Q: So what were the major learnings? What do you think patients or consumers are looking for today in the digital health experience? What insights did you get from that, which you then used to improve the systems and make it work?
David: That’s a good question. I’d say we weren’t really meeting the patients where they are. We weren’t providing the opportunities that newer generations—like millennials and Gen Z—are asking for. We were stuck in the mindset that our core population is Medicare. It was a bit of a misnomer on our part, thinking we shouldn’t roll out too much technology because older patients may not have it.
We found out that almost everyone now has access to technology, or they have a caregiver who does. That realization was one of the driving factors. We also started listening more to our patients—reaching out to those who passed on scheduling or cancelled, and understanding why. Since implementing changes, we’ve seen a decline in cancellation rates in a short time. It’s not necessarily tailored medicine, but we’re definitely tailoring the experience to meet patient expectations, and we have to evolve with that.

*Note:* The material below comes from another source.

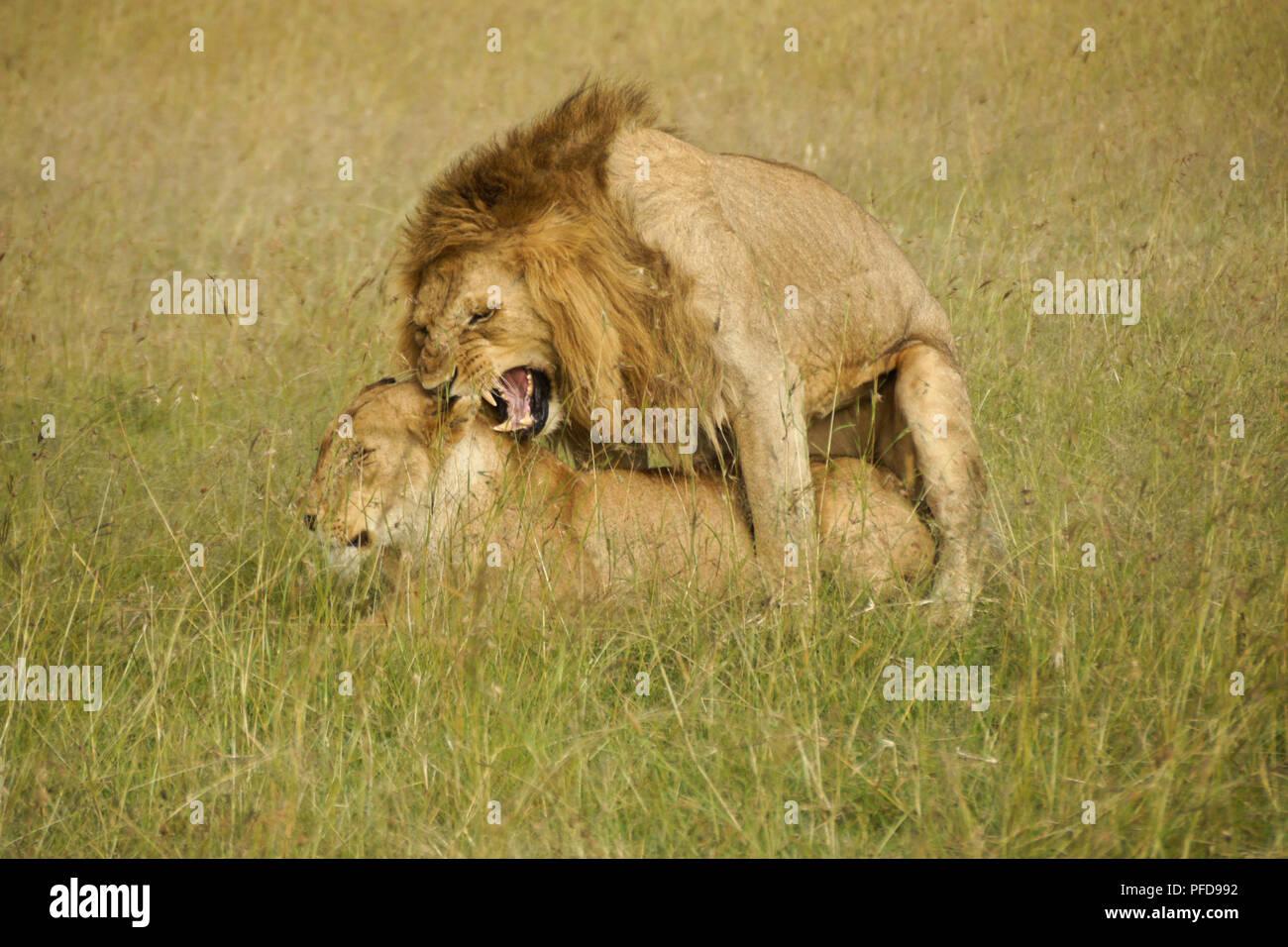 Acoplamiento de los leones en el césped largo, la reserva Masai Mara, Kenia Imagen De Stock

Q: So this leads nicely to the next question. I think it’s a valuable insight where you’re saying that you can’t just wait for things to happen. You can’t push back and say, “This group is not going to use the technology,” because it’s coming, and you have to be ready for it. That’s similar to how we feel about AI and generative AI. Every organization needs to at least recognize that it’s out there and consider the use cases within their own organization. How do you feel about that? I saw one of the questions you sent about AI said, “Just because we can, doesn’t mean we should,” but you also mentioned that you had to get on the technology bandwagon. How do you feel about something similar now applying to AI?
David: Our short-term initiative right now is getting into ambient generative AI. We have physicians willing to participate, but we’re taking our time. It’s about starting small and not rushing, similar to how we approached online scheduling. We made sure not to rush through it or go big bang. We also had to ensure it integrates with our current EHR.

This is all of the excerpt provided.